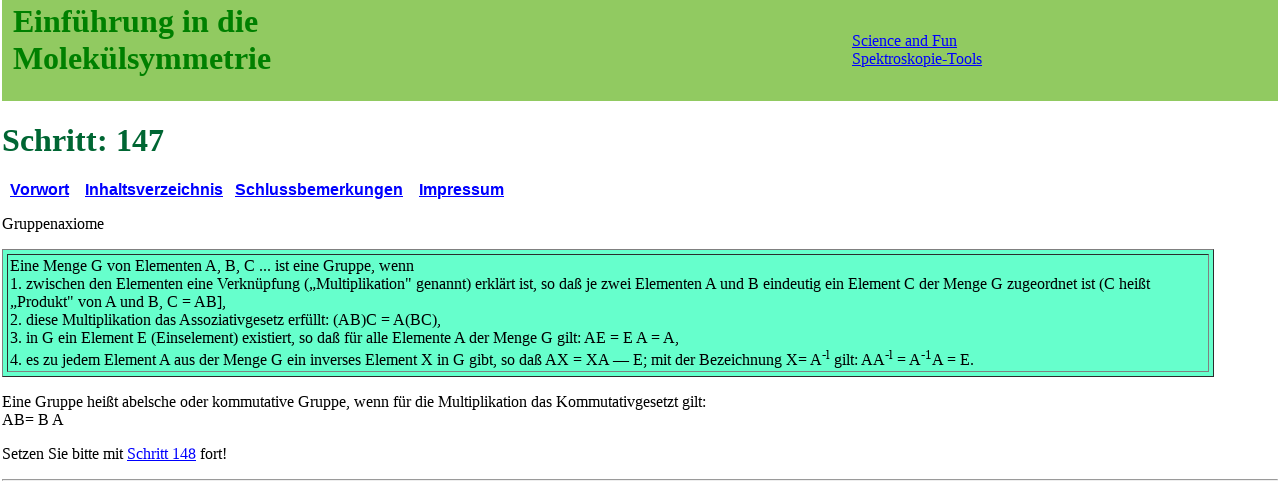

--- FILE ---
content_type: text/html
request_url: http://molsym.science-and-fun.de/147.html
body_size: 1113
content:
<html>

<head>
<!-- #BeginEditable "doctitle" -->
<title>Einf&uuml;hrung in die Molek&uuml;lsymmetrie</title>

<meta http-equiv="Content-Type" content="text/html; charset=iso-8859-1">
<link rel="stylesheet" href="molsym.css" type="text/css">
</head>
<body bgcolor="#FFFFFF" text="#000000" link="#0000FF" vlink="#000066" alink="#00FFFF" leftmargin="6" topmargin="0" marginwidth="2">
<table width="100%" border="0" cellspacing="0" cellpadding="0">
  <table bgcolor="#91CA61" width="100%">
  <tr>
  <td></td>
<td><h1 style="color:green">Einf&uuml;hrung in die <br>Molek&uuml;lsymmetrie</h1>  </td>
<td><a href="http://www.science-and-fun.de/">Science and Fun</a> <br>
<a href="http://www.science-and-fun.de/tools/">Spektroskopie-Tools</a></td>
  </tr>
  </table>
  <tr>
    <td align="left" ><h1>Schritt: 147</h1></td>
  </tr>
  <tr>
    <td align="center" bgcolor="#99FFCC" >&nbsp;<font face="Arial, Helvetica, sans-serif" color="#336600">&nbsp;<b><a href="vorwort.html">Vorwort</a>&nbsp;&nbsp;&nbsp;&nbsp;<a href="inhalt.html">Inhaltsverzeichnis</a>&nbsp;&nbsp;&nbsp;<a href="145.html">Schlussbemerkungen</a>&nbsp;&nbsp;&nbsp;&nbsp;<a href="impressum.html">Impressum</a></b></font></td>
  </tr>

  <tr>
    <td >
    <p>Gruppenaxiome</p>
      <table class="defi" width="95%" border="1" cellspacing="4" cellpadding="2">
        <tr>
          <td>Eine Menge G von Elementen A, B, C ... ist eine Gruppe, wenn<br>
            1. zwischen den Elementen eine Verkn&uuml;pfung (&#132;Multiplikation&quot; genannt) erkl&auml;rt ist, so da&szlig; je zwei Elementen A und B eindeutig ein Element C der Menge G zugeordnet ist (C hei&szlig;t &#132;Produkt&quot; von A und B, C = AB],<br>
            2. diese Multiplikation das Assoziativgesetz erf&uuml;llt: (AB)C = A(BC),<br>
            3. in G ein Element E (Einselement) existiert, so da&szlig; f&uuml;r alle Elemente A der Menge G gilt: AE = E A = A,<br>
            4. es zu jedem Element A aus der Menge G ein inverses Element X in G gibt, so da&szlig; AX = XA &#151; E; mit der Bezeichnung X= A<sup>-l</sup> gilt: AA<sup>-l</sup> = A<sup>-1</sup>A = E.</td>
        </tr>
      </table>
      <p>Eine Gruppe hei&szlig;t abelsche oder kommutative Gruppe, wenn f&uuml;r die Multiplikation das Kommutativgesetzt gilt:<br>
        AB= B A</p>
      <p>Setzen Sie bitte mit <a href="148.html">Schritt 148</a> fort!</p>
      
      <hr></td>
  </tr>

</table>
</body>


</html>


--- FILE ---
content_type: text/css
request_url: http://molsym.science-and-fun.de/molsym.css
body_size: 150
content:
b {  color: #0000CC}
hr {  color: #009900}
h1 {  font-family: Georgia, "Times New Roman", Times, serif; color: #006633}
.defi {  background-color: #66FFCC}
em {  font-family: Symbol}
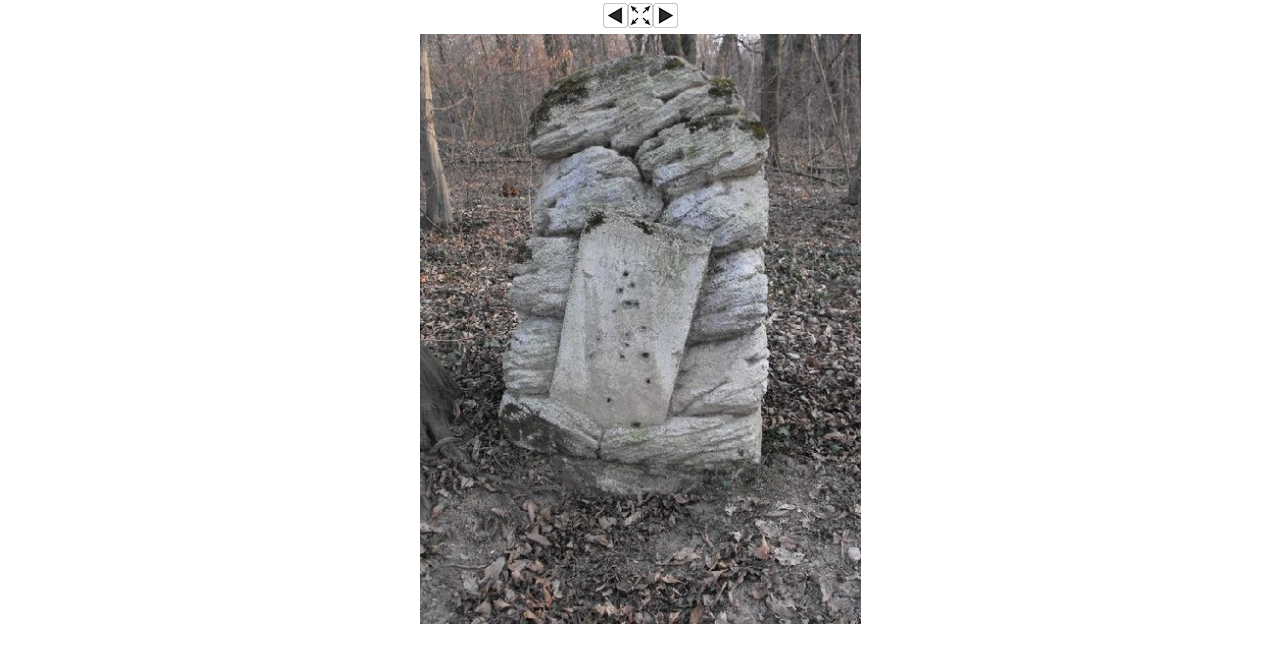

--- FILE ---
content_type: text/html; charset=utf-8
request_url: https://geocaching.hu/images.geo?id=38986&group=3265&table=cache_images&wi=450&he=600
body_size: 2217
content:
<!DOCTYPE HTML>
<html>
<head>
	<title>A régi temető elhagyott sírkövei</title>
	<style TYPE="text/css">

		body, table, input, textarea, select, div {
			font-family: Verdana, Arial, Helvetica, sans-serif;
			font-size: 11px;
		}

		a { color: #000000; }
		a:hover { color: #000000; text-decoration: none; }
		img { image-orientation: none; } /* gusty: image exif info disable */

	</style>
		<meta http-equiv="Page-Exit" content="blendTrans(Duration=0.1)">
		<meta http-equiv="Page-Enter" content="blendTrans(Duration=0.1)">
</head>
<script language="JavaScript" type="text/javascript">

	function isOpenerWindowSameSize () {
		var myWidth = 0, myHeight = 0;
		if( typeof( window.innerWidth ) == 'number' ) {
			//Non-IE
			myWidth = window.innerWidth;
			myHeight = window.innerHeight;
		} else if( document.documentElement && ( document.documentElement.clientWidth || document.documentElement.clientHeight ) ) {
			//IE 6+ in 'standards compliant mode'
			myWidth = document.documentElement.clientWidth;
			myHeight = document.documentElement.clientHeight;
		} else if( document.body && ( document.body.clientWidth || document.body.clientHeight ) ) {
			//IE 4 compatible
			myWidth = document.body.clientWidth;
			myHeight = document.body.clientHeight;
		}

		var openerWidth = 0, openerHeight = 0;
		if( typeof( window.opener.innerWidth ) == 'number' ) {
			//Non-IE
			openerWidth = window.opener.innerWidth;
			openerHeight = window.opener.innerHeight;
		} else if( window.opener.document.documentElement && ( window.opener.document.documentElement.clientWidth || window.opener.document.documentElement.clientHeight ) ) {
			//IE 6+ in 'standards compliant mode'
			openerWidth = window.opener.document.documentElement.clientWidth;
			openerHeight = window.opener.document.documentElement.clientHeight;
		} else if( window.opener.document.body && ( window.opener.document.body.clientWidth || window.opener.document.body.clientHeight ) ) {
			//IE 4 compatible
			openerWidth = window.opener.document.body.clientWidth;
			openerHeight = window.opener.document.body.clientHeight;
		}

		return (myWidth == openerWidth && myHeight == openerHeight);
	}

</script>

<script src="https://ajax.googleapis.com/ajax/libs/jquery/3.4.1/jquery.min.js"></script> 
<script language="JavaScript" type="text/javascript">
	$(document).ready(function() { 

	var xx = 450;var yy = 600;var xo = 450;var yo = 600;	xx=xx+40
	yy=yy+130

	var aa = bb = 0;
	var iw = screen.availWidth;
	var ih = screen.availHeight;
	if (xo>iw-40){
		aa = parseInt((iw-40)/((xo)/100));
		bb = parseInt(aa*(yo/100));
		xo = iw-40;
		yo = bb;
		xx = iw;
		yy = yo+130;
		$("#nagyito").attr("src","/images/v_orig.png");
		$("#nagyito").attr("onClick","atmeretezo()");
		$("#nagyito").attr("zs",1);
	}

	if (yo>ih-130){
		aa = parseInt((ih-130)/(yo/100));
		bb = parseInt(aa*(xo/100));
		xo = bb;
		yo = ih-130;
		xx = xo+40;
		yy = ih;
		$("#nagyito").attr("src","/images/v_orig.png");
		$("#nagyito").attr("onClick","atmeretezo()");
		$("#nagyito").attr("zs",1);
	}

	$("#aktualis").attr("width",xo);
	$("#aktualis").attr("height",yo);
	$("#nagyito").attr("xs",xo);
	$("#nagyito").attr("ys",yo);
	$("#nagyito").attr("xw",xx);
	$("#nagyito").attr("yw",yy);
	$("#fblike").attr("data-href",$(location).attr("href"));
	
	var xp = parseInt(screen.availWidth/2)-parseInt(xx/2); 
	var yp = parseInt(screen.availHeight/2)-parseInt(yy/2); 
	window.resizeTo(xx,yy);
	window.moveTo(xp,yp);	
	});

	function res_x(x1){
		if (x1>screen.availWidth){
			x1 = screen.availWidth;
		}
		return x1;
	}

	function res_y(y1){
		if (y1>screen.availHeight){
			y1 = screen.availHeight;
		}
		return y1;
	}
</script>

<!-- jobbra, balra nyilakkal is lehetséges legyen a képváltás. Togo 2015.12.19 -->

<script language="JavaScript" type="text/javascript">
	$(document).keydown(function(event) {
    switch (event.keyCode) {
		case 37: 
			$("a").each(function(){
			if ($(this).attr("id") == "bal"){
				$(location).attr("href",$(this).attr("href"));
			}
			});
		break;
		case 39: 
			$("a").each(function(){
			if ($(this).attr("id") == "jobb"){
				$(location).attr("href",$(this).attr("href"));
			}
			});		
		break;
		case 27:
			window.close();
		break;
	}
    });
</script>
<!-- jobbra, balra nyilakkal is lehetséges legyen a képváltás vége -->

<script language="JavaScript" type="text/javascript">
	function atmeretezo(){
		var xx = 450;var yy = 600;		var iw = screen.availWidth;
		var ih = screen.availHeight;
		var xo = $("#nagyito").attr("xs");
		var yo = $("#nagyito").attr("ys");
		var xw = $("#nagyito").attr("xw");
		var yw = $("#nagyito").attr("yw");

		if 	($("#nagyito").attr("zs") == "1"){
			var xp = parseInt(iw/2)-parseInt(xx/2); 
			var yp = parseInt(ih/2)-parseInt(yy/2); 
			var nx = (xx+50>iw) ? iw : xx+50;
			var ny = (yy+130>ih) ? ih : yy+130;
			$("#aktualis").attr("width",xx);
			$("#aktualis").attr("height",yy);
			window.resizeTo(nx,ny);
			window.moveTo(xp,yp);
			$("#nagyito").attr("zs","2");
			$("#nagyito").attr("src","/images/v_full.png");
		} else if ($("#nagyito").attr("zs") == "2"){
			var xp = parseInt(iw/2)-parseInt(xw/2); 
			var yp = parseInt(ih/2)-parseInt(yw/2);
			$("#aktualis").attr("width",xo);
			$("#aktualis").attr("height",yo);
			window.resizeTo(xw,yw);
			window.moveTo(xp,yp);
			$("#nagyito").attr("zs","1");
			$("#nagyito").attr("src","/images/v_orig.png");
		}
	}

	function res_x(x1){
		if (x1>screen.availWidth){
			x1 = screen.availWidth;
		}
		return x1;
	}

	function res_y(y1){
		if (y1>screen.availHeight){
			y1 = screen.availHeight;
		}
		return y1;
	}
</script>

<body bgcolor="#FFFFFF" link="#000000" alink="#000000" vlink="#000000" leftmargin=0 topmargin=0 marginwidth=0 marginheight=0 marginheight=3 style="margin-top: 0px;" onLoad=" next_cache = new Image(); next_cache.src = 'cacheimages/2011-03/12264_20110321_111922.jpg'; prev_cache = new Image(); prev_cache.src = 'cacheimages/2011-03/12264_20110321_111854.jpg'; "><table width="100%" border="0" cellpadding="2" cellspacing="0" align="center"><tr height="33px"><td width="30%"></td><td width="40%" align="center" walign="top"><table width="75px" border="0" cellpadding="0" cellspacing="0" align="center" walign="top"><tr walign="top"><td align="left" width="25px"><a id="bal" href="/images.geo?id=38984&group=3265&table=cache_images&wi=600&he=450"><img src="/images/v_left.png" border=0></a></td><td align="right" width="25px"><img id="nagyito" src="/images/v_orig_s.png" border=0 onClick="" xs="" ys="" zs="0"  xw="0" yw="0"></td><td align=right" width="25px"><a id="jobb" href="/images.geo?id=38987&group=3265&table=cache_images&wi=600&he=450"><img src="/images/v_right.png" border=0></a></td></tr></table></td><td width="30%" align="right"><!-- <div id="fblike" class="fb-like" data-href="" data-layout="button_count" data-action="like" data-colorscheme="dark" data-show-faces="false" data-share="false" style="height: 21px; overflow: hidden;"></div> --></td></tr></table>
<div align="center"><a id="jobb" href="/images.geo?id=38987&group=3265&table=cache_images&wi=600&he=450"><img id="aktualis" src="cacheimages/2011-03/12264_20110321_111912.jpg" style="padding: 0px 0px 0px 0px; margin: 1px 0px 0px 0px; border:0px solid grey;"></a></div>
</body></html>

○ ○ ○ ○ ○ ○ ○

• Your assignment: Only the lines from the start of the records above through the line containing "<td>Eine Menge G" should be returned, exactly and with both ends, please; the pictures stay out.

• Task response:
--- FILE ---
content_type: text/html
request_url: http://molsym.science-and-fun.de/147.html
body_size: 1113
content:
<html>

<head>
<!-- #BeginEditable "doctitle" -->
<title>Einf&uuml;hrung in die Molek&uuml;lsymmetrie</title>

<meta http-equiv="Content-Type" content="text/html; charset=iso-8859-1">
<link rel="stylesheet" href="molsym.css" type="text/css">
</head>
<body bgcolor="#FFFFFF" text="#000000" link="#0000FF" vlink="#000066" alink="#00FFFF" leftmargin="6" topmargin="0" marginwidth="2">
<table width="100%" border="0" cellspacing="0" cellpadding="0">
  <table bgcolor="#91CA61" width="100%">
  <tr>
  <td></td>
<td><h1 style="color:green">Einf&uuml;hrung in die <br>Molek&uuml;lsymmetrie</h1>  </td>
<td><a href="http://www.science-and-fun.de/">Science and Fun</a> <br>
<a href="http://www.science-and-fun.de/tools/">Spektroskopie-Tools</a></td>
  </tr>
  </table>
  <tr>
    <td align="left" ><h1>Schritt: 147</h1></td>
  </tr>
  <tr>
    <td align="center" bgcolor="#99FFCC" >&nbsp;<font face="Arial, Helvetica, sans-serif" color="#336600">&nbsp;<b><a href="vorwort.html">Vorwort</a>&nbsp;&nbsp;&nbsp;&nbsp;<a href="inhalt.html">Inhaltsverzeichnis</a>&nbsp;&nbsp;&nbsp;<a href="145.html">Schlussbemerkungen</a>&nbsp;&nbsp;&nbsp;&nbsp;<a href="impressum.html">Impressum</a></b></font></td>
  </tr>

  <tr>
    <td >
    <p>Gruppenaxiome</p>
      <table class="defi" width="95%" border="1" cellspacing="4" cellpadding="2">
        <tr>
          <td>Eine Menge G von Elementen A, B, C ... ist eine Gruppe, wenn<br>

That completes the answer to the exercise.